L’84% del cotone prodotto in Cina viene dalla regione uigura, il 20% della produzione mondiale: un abito in cotone su 5 è prodotto con l’uso di lavoro forzato. Chiediamo a marchi e distributori tessili di abbandonare definitivamente la regione uigura ad ogni livello della loro catena di fornitura, dall’approvvigionamento del cotone all’importazione di prodotti finiti, ponendo fine ai rapporti con i fornitori che supportano il sistema del lavoro forzato. E’ innegabile che le imprese multinazionali abbiano un potere enorme. Ebbene, esse hanno anche la responsabilità di adottare qualsiasi misura possibile per adempiere agli obblighi di responsabilità aziendale e di rispetto dei diritti umani così come stabilito dai Principi guida delle Nazioni Unite su imprese e diritti umani.
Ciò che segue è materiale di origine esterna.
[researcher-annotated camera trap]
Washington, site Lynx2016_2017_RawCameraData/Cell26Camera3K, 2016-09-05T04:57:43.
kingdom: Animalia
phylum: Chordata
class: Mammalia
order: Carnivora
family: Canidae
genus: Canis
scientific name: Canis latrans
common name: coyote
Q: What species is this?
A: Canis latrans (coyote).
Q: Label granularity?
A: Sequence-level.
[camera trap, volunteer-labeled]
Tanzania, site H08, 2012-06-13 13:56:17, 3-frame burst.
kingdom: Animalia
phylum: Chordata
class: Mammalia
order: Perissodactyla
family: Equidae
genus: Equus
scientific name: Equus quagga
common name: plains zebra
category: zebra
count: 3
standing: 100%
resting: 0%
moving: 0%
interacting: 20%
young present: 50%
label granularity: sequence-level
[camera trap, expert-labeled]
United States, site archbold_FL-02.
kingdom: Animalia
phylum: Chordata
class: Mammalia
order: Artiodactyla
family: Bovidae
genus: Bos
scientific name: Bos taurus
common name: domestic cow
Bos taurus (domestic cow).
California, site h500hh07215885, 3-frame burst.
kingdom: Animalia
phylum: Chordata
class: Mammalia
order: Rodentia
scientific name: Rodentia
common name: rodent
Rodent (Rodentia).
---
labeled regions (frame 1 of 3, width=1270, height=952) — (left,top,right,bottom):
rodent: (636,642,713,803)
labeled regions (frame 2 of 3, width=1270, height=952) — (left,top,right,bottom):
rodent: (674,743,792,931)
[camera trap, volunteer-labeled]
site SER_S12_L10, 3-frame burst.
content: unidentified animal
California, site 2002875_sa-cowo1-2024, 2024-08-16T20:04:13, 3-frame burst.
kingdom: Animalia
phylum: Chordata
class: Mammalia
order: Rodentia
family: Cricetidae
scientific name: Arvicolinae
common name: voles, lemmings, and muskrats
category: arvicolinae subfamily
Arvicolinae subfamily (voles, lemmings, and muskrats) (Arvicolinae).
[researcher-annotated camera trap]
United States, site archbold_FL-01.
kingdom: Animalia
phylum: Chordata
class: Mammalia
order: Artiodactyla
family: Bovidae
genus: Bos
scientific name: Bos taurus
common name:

Ci auguriamo che l’adesione di OVS all’impegno per lasciare la regione uigura convinca gli altri marchi che ancora non hanno fatto passi pubblici concreti a fare altrettanto. Questo primo importante risultato rinvigorisce lo sforzo della coalizione internazionale e ci motiva a continuare la pressione: il lavoro forzato è una condizione che fa orrore e che nessuno (consumatori, produttori, politici) può accettare né fingere di non vedere” ha dichiarato Deborah Lucchetti, coordinatrice della Campagna Abiti Puliti.